20.201.103:1.745 Zum Archiv
Einer wie ich kann nicht über alles schreiben. Es gibt Tage, an denen herrscht in mir Stille und je aufgeregter die Welt sich zeigt, desto weniger Schrift entsteht in mir. Der einzelne Tag, der einzelne Mensch ist meine Sache nicht. Das Sterben nicht und das Leben nicht. Dort, wo alles still steht, zeigen sich die Erscheinungen der Welt am deutlichsten, die das Schicksal der Menschen bestimmen.

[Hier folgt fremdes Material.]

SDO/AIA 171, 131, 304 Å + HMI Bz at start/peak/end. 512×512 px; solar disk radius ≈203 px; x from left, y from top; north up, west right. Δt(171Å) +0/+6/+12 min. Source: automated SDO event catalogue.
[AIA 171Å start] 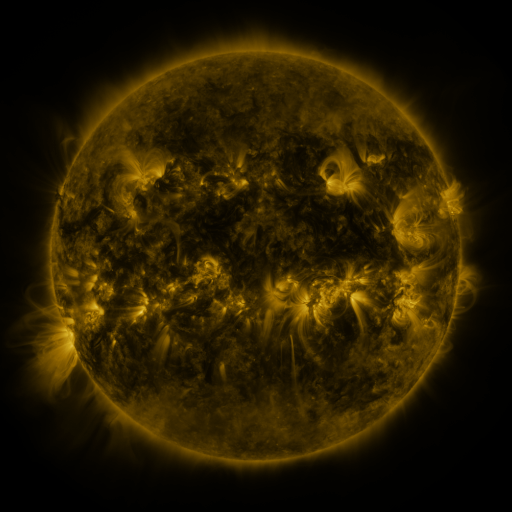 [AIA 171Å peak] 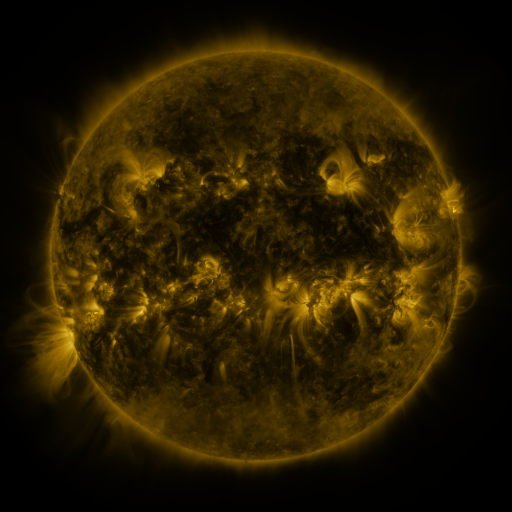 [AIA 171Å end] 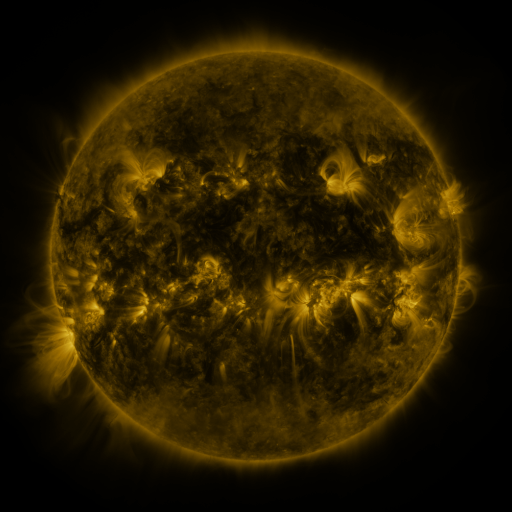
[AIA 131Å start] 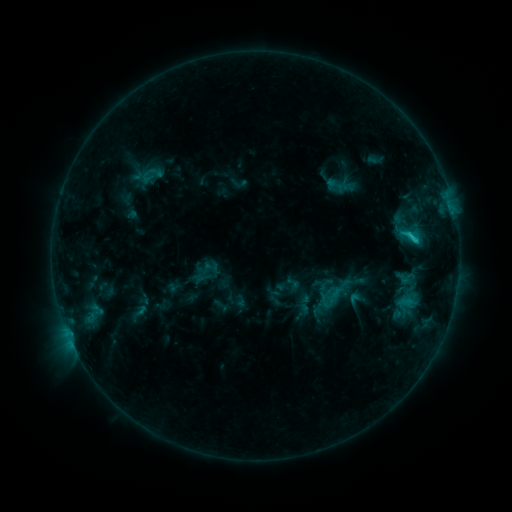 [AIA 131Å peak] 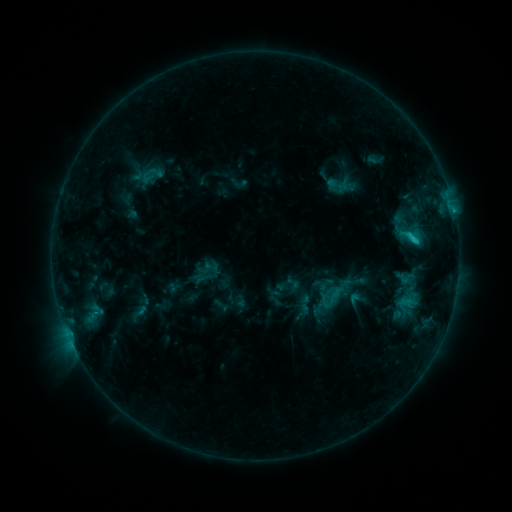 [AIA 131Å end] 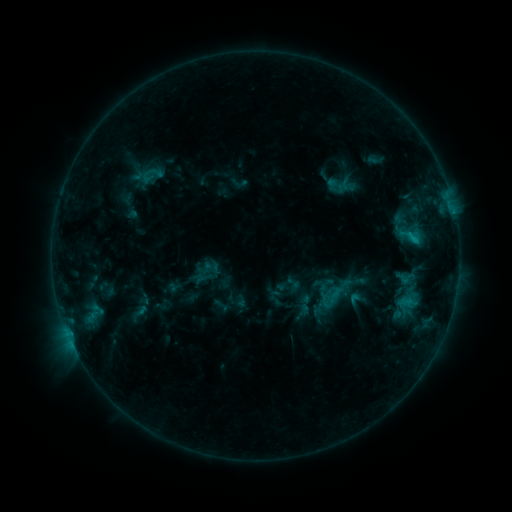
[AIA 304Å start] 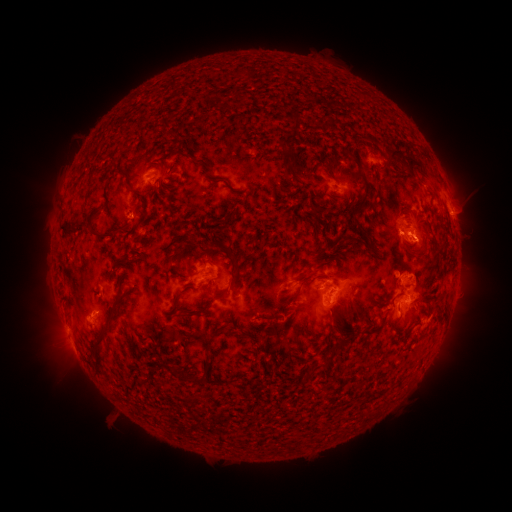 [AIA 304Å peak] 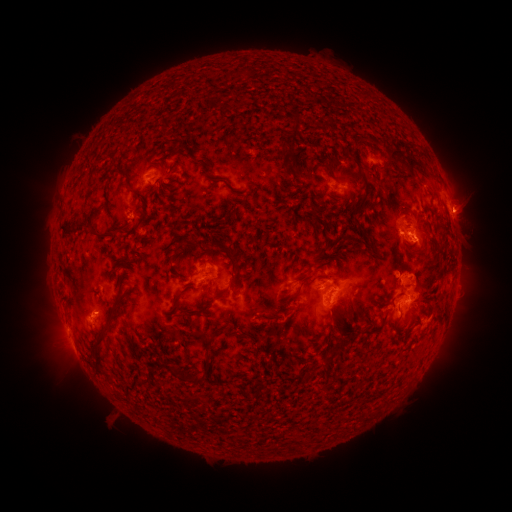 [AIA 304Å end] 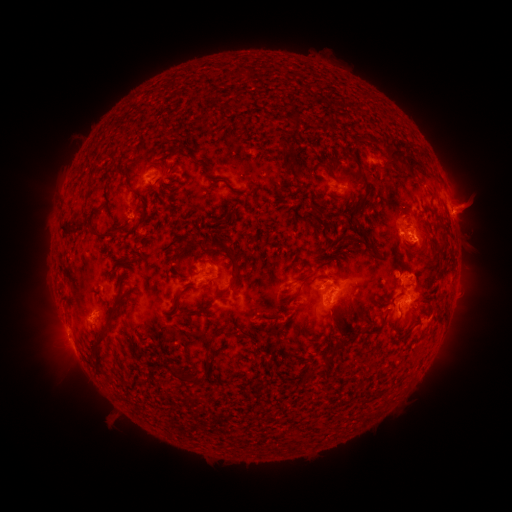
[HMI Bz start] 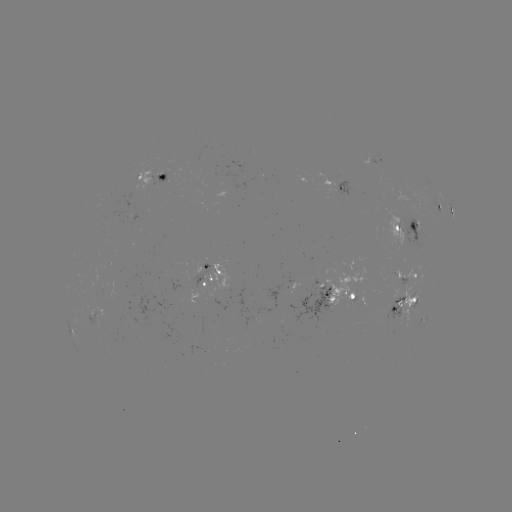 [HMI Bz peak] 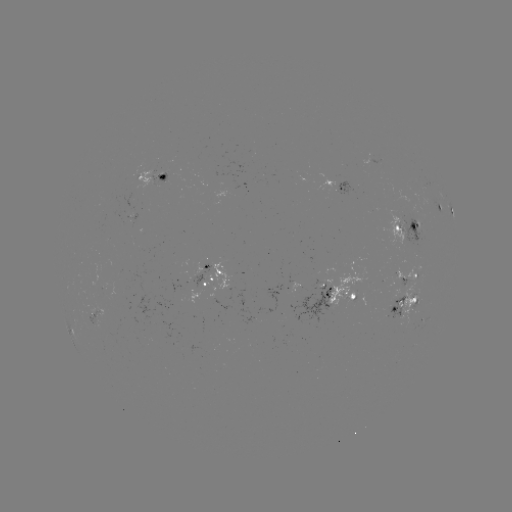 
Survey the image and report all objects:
eruption: (466, 207)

20.201.101:1.817 Zum Archiv
Immer kann einer nur rückwirkend sagen, wann das Ende, das Aussickern, das Ableben begonnen hat. Wenn dem aber so ist, sollte einer es dann nicht vorausschauender planen, es sich vornehmen, wie man eine Reise plant, ein One-way-Ticket kaufen und dann ab in den Süden oder den Norden, je nachdem, wo es einem besser gefällt.

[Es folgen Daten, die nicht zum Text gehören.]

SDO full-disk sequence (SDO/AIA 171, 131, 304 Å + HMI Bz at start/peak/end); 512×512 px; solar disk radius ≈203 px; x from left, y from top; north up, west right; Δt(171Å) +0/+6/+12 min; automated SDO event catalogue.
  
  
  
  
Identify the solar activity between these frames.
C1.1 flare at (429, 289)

Nie kann einer sagen, es war an diesem wunderbaren Oktobertag, als mein Körper lahmte, das Stiegen steigen schwierig wurde, Kurzatmigkeit einsetzte. Und nie kann einer sagen, damals an diesem Tag im Oktober begann mein Körper mir seine Dienste zu versagen und heute, das wäre der Tag, an dem es begonnen hat, das Enden.
Hätte er damals auf die Signale geachtet, hätte er noch etwas unternehmen können, eine Wende herbeiführen, sich ein paar Jahre herausschinden, das Unvermeidliche hinauszögern, wenn er die Zeichen als solche erkannt hätte. Doch an diesem Tag im Oktober sagte er sich: Nur ein Schwächeanfall, ein Schwächeln. Morgen wird es besser. Ein Sapziergang hilft. Eine Nacht mit gutem, erholsamen Schlaf. Und tatsächlich, es ging vorbei. Er nahm die Arbeit wieder auf und dieser Tag im Oktober war zum Weihnachtsfest längst vergessen. Zu Neujahr nahm er sich vor, sein Leben nachhaltig zu ändern. Und ein Jahr später konnte er nicht mehr sagen, wann es denn begonnen hat, wann dieser erste Tag, der letzte der letzten gewesen war.

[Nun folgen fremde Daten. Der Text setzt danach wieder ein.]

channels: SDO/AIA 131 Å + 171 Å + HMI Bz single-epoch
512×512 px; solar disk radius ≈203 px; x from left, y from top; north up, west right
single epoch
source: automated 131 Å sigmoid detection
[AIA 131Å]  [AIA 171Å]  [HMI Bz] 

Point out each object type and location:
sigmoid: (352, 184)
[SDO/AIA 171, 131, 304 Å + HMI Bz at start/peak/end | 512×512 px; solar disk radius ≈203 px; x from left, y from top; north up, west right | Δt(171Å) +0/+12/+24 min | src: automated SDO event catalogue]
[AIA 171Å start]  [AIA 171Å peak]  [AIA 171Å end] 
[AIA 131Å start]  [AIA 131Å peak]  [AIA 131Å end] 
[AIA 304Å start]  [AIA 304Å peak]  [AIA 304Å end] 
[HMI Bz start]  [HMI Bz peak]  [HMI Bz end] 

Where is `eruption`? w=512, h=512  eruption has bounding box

Und dann, eines Tages, kommt dieser letzte der letzten, unvermittelt, zur Unzeit, auch die letzte Stunde. Selbst die allerletzte Minute ahnt er nicht voraus und wenn sie dann eintritt, wird er fassungslos sein. Überrascht nach Luft schnappen, Halt suchen, taumeln und fallen. Ohne Gewissheit über den Beginn, keine Möglichkeit mehr zum Wandel, nur noch Verwandlung vom Leben zum Tod.